---------- SOURCE MATERIAL
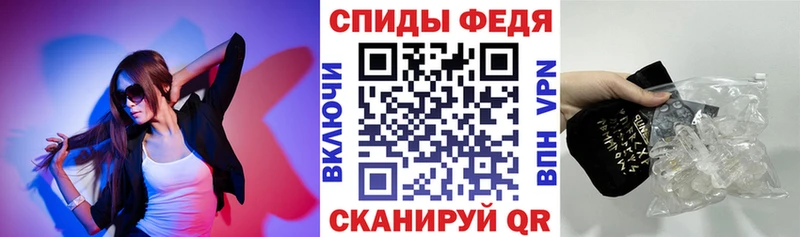 АМФЕТАМИН 97% Сретенск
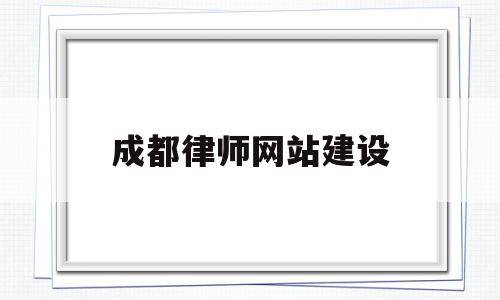 成都律师网站建设(成都律师网上在线咨询)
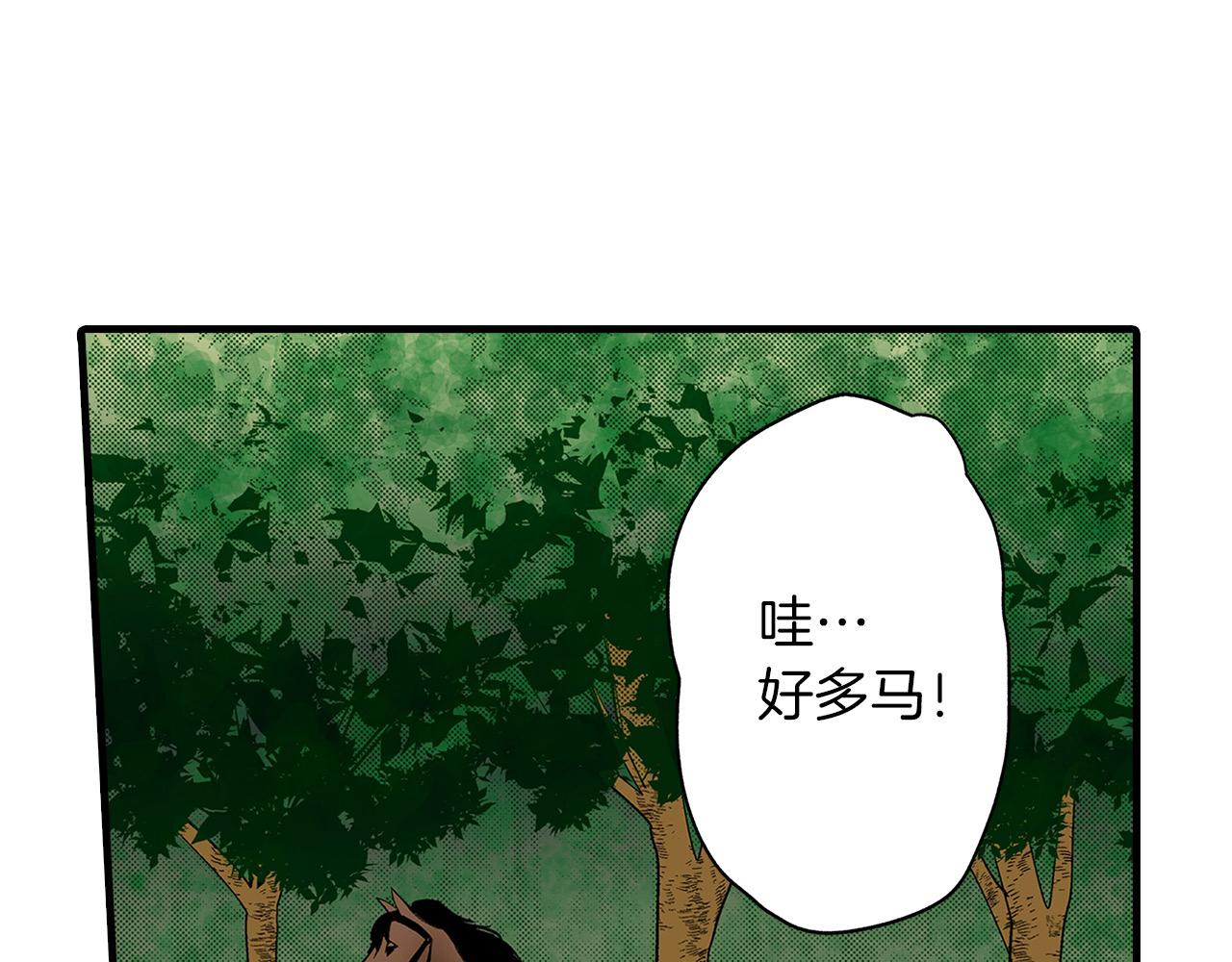 第29话 堂哥(1/2)-第29话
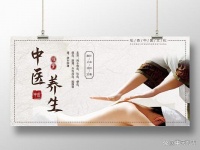 解锁中医养生密码，开启健康生活新方式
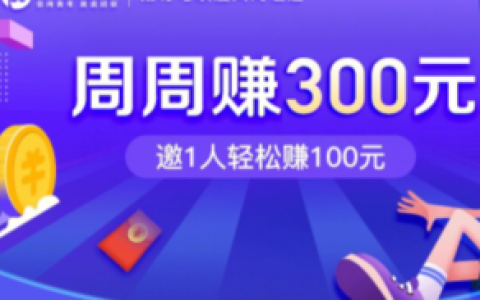 推广一单赚100元是真的吗？靠谱网贷平台出额度就给钱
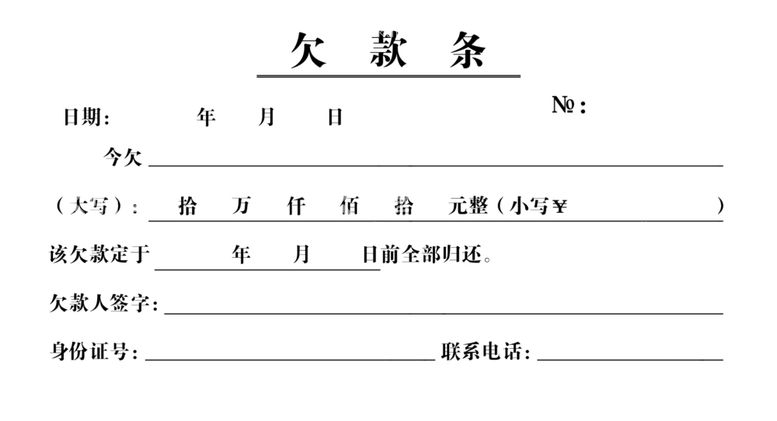 编号：47246803110806572517【酷图网】源文件下载-欠款条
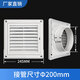 衛百特工新風(fēng)出風(fēng)口方形空調排氣進(jìn)出風(fēng)口帶濾網(wǎng)防蚊蟲(chóng)百葉窗通風(fēng)口罩裝飾 方形斜百葉Φ200mm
--------------------
● **TASK OBJECTIVE**: Write out exactly the lines from the one containing "第29话 堂哥(1/2)-第29话" through the end of the entries, both included. Pictures are not copied.

● **RESULT BELOW**:
 第29话 堂哥(1/2)-第29话
 解锁中医养生密码，开启健康生活新方式
 推广一单赚100元是真的吗？靠谱网贷平台出额度就给钱
 编号：47246803110806572517【酷图网】源文件下载-欠款条
 衛百特工新風(fēng)出風(fēng)口方形空調排氣進(jìn)出風(fēng)口帶濾網(wǎng)防蚊蟲(chóng)百葉窗通風(fēng)口罩裝飾 方形斜百葉Φ200mm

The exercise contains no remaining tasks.